Wir berichten hier von der Entdeckung eines schnellen Röntgen-Flackerns aus der Richtung von Sagittarius A*, das zusammen mit den kürzlich berichteten regelmäßigen Röntgenemissionen einen zwingenden Beweis darstellt, dass die Emission von der Akkretion von Gas in ein supermassives schwarzes Loch im Zentrum der Galaxie kommt.

Schwarzes Loch (Illustration: CXC, CHANDRA

Sagittarius A-Stern wirklich ein schwarzes Loch?

Sagittarius A* ist eine kompakte Radio-Quelle und die Radiowellen werden wahrscheinlich von der Gravitations-Energie gespeist, die frei wird, wenn das supermassive schwarze Loch sich Materie einverleibt. Einige 10 Millionen Sterne bewegen sich in einem Umkreis von einem Lichtjahr rund um seine Position.

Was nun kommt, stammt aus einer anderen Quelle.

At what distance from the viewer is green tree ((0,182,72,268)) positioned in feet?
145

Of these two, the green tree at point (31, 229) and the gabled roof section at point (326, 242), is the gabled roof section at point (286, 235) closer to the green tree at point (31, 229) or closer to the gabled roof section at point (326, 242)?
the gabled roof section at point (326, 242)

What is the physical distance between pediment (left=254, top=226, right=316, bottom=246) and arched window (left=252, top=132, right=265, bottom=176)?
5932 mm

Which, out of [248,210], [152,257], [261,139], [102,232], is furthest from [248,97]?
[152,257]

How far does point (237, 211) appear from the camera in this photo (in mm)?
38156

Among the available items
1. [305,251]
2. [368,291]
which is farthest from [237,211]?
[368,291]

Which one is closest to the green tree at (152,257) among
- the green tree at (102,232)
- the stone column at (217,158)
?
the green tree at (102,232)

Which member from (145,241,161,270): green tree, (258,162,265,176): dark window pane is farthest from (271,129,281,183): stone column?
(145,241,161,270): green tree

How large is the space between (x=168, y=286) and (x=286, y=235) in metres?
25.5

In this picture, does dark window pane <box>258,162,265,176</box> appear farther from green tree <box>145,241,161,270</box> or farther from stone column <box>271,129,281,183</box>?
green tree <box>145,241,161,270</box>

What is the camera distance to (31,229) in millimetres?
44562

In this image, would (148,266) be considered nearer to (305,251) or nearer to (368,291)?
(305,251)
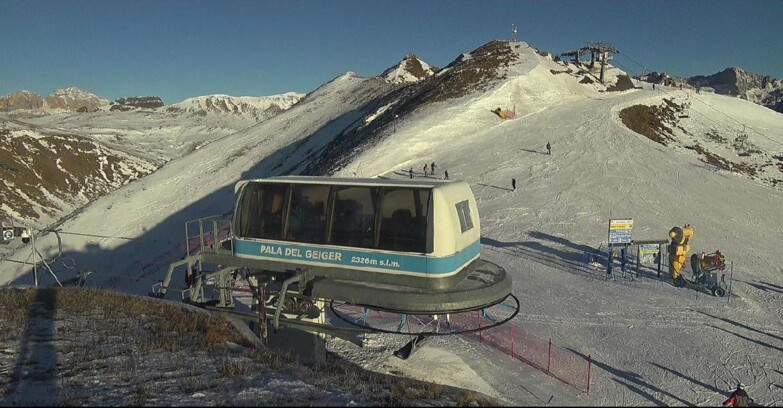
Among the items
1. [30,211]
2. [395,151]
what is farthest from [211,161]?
[30,211]

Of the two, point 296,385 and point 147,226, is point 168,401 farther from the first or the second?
point 147,226

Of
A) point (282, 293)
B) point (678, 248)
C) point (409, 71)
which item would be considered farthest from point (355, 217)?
point (409, 71)

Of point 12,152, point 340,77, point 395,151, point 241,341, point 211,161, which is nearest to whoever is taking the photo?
point 241,341

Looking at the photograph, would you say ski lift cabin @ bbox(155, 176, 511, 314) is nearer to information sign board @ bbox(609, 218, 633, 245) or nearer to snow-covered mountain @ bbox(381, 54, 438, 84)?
information sign board @ bbox(609, 218, 633, 245)

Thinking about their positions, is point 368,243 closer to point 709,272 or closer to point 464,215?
point 464,215

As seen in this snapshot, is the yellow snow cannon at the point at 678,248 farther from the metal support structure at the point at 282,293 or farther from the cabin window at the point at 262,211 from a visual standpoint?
the cabin window at the point at 262,211

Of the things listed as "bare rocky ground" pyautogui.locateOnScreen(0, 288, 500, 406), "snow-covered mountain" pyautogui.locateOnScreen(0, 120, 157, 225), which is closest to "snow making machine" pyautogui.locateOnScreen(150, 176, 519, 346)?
"bare rocky ground" pyautogui.locateOnScreen(0, 288, 500, 406)

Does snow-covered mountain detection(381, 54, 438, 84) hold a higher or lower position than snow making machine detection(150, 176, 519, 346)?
higher
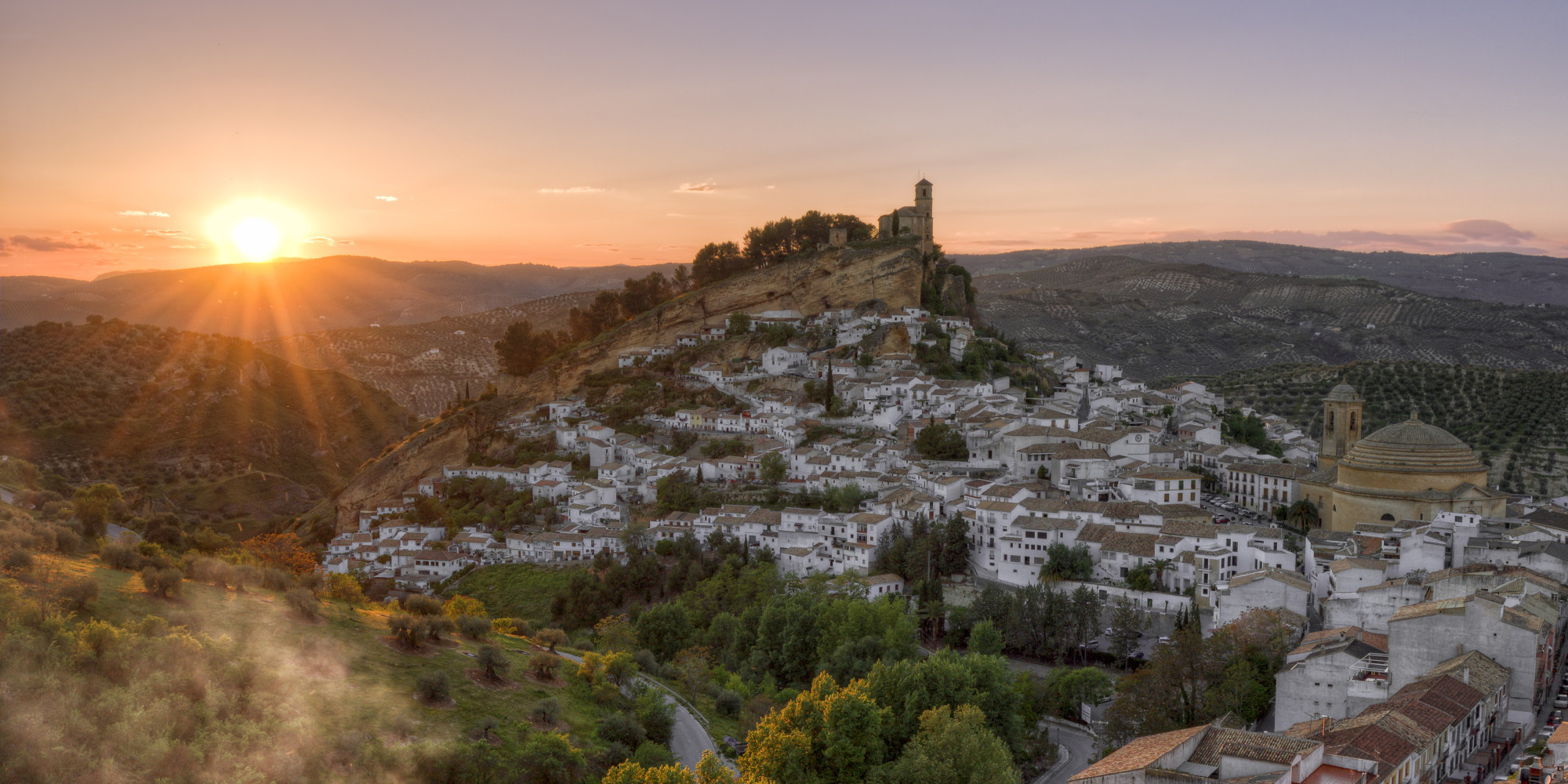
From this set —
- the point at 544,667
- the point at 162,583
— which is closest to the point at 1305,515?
the point at 544,667

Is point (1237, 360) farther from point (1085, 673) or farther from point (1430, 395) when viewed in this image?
point (1085, 673)

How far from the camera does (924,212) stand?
57812 millimetres

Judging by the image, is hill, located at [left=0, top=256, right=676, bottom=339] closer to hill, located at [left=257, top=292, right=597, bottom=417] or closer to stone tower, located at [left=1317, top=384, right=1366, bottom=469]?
hill, located at [left=257, top=292, right=597, bottom=417]

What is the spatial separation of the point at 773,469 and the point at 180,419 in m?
38.9

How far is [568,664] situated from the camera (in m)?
21.5

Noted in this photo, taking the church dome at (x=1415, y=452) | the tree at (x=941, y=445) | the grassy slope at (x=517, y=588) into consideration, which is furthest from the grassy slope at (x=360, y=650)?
the church dome at (x=1415, y=452)

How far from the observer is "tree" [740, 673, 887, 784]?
54.6 ft

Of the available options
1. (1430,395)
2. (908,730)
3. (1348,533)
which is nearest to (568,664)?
(908,730)

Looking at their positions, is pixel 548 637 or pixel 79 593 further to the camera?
pixel 548 637

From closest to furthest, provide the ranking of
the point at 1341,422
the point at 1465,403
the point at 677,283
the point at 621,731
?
the point at 621,731, the point at 1341,422, the point at 1465,403, the point at 677,283

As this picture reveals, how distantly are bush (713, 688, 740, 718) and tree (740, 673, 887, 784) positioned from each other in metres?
4.90

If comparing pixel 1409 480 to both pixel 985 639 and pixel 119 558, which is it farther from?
pixel 119 558

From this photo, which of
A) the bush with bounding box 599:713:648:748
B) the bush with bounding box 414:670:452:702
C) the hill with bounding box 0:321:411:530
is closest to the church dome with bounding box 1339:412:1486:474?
the bush with bounding box 599:713:648:748

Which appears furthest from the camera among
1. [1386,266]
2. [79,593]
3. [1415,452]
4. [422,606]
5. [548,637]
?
[1386,266]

Ein direkter Blick auf das Zentrum der Milchstrasse ist nicht möglich, weil es hinter einem Sternencluster und massiven Staubwolken liegt. Das schwarze Loch, das riesige Monster inmitten der Milchstrasse, das Sagittarius A* darstellen könnte, wäre aber erstaunlich, denn sein Ereignishorizont - die virtuelle Membran, die das allesverzehrende Loch vom restlichen Universum trennt - ist sehr groß. Nach den Orbits der Sterne nahe Sagittarius A*, so führt Fulvio Melia von der University of Arizona) in Tucson in ihrem News and Views-Artikel in der gleichen Ausgabe von Nature aus, müsste bei der Masse von 2,6 Millionen Sonnen der Ereignishorizont sehr viel kleiner sein. Aufgrund der allgemeinen Relativitätstheorie müsste auch nach allen, nun neu vorliegenden Werten das schwarze Loch Sagittarius A* 20 Mal kleiner sein.

Fulvio Melia bezweifelt die Ergebnisse des Astronomen-Teams um Baganoff nicht, bemerkt aber, dass in der Vergangenheit die Natur (auch entgegen der Wahrscheinlichkeit) die Astronomen oft grausam täuschte und deshalb sollten erst alle anderen Erklärungen grundsätzlich ausgeschlossen werden. Sie schreibt:

Baganoff und Kollegen scheinen alle anderen möglichen Alternativen ausgeschlossen zu haben. Sie bieten den bisher besten Beweis - sie berichten von der seltenen Entdeckung eines Röntgenflackerns, das sich direkt außerhalb des Point-of-no-return erreignet. (...) Aber wie können wir sicher gehen, nicht einem boshaften Hoax der Natur aufzusitzen? Zum Glück ist Sagittarius A* auch mit Radiowellenlängen zu entdecken und Baganoff et al berichten, dass die Radio-Emission von Sagittarius A* während der CHANDRA Observation auch höher als normal war. (...) Ein unbezweifelbarer Beweis dafür, dass die Röntgen Variabilität wirklich von Sagittarius A* stammt, wird vorliegen, wenn wir simultan ein Flackern sowohl der Röntgenstrahlung wie der Radiowellenlängen beobachten.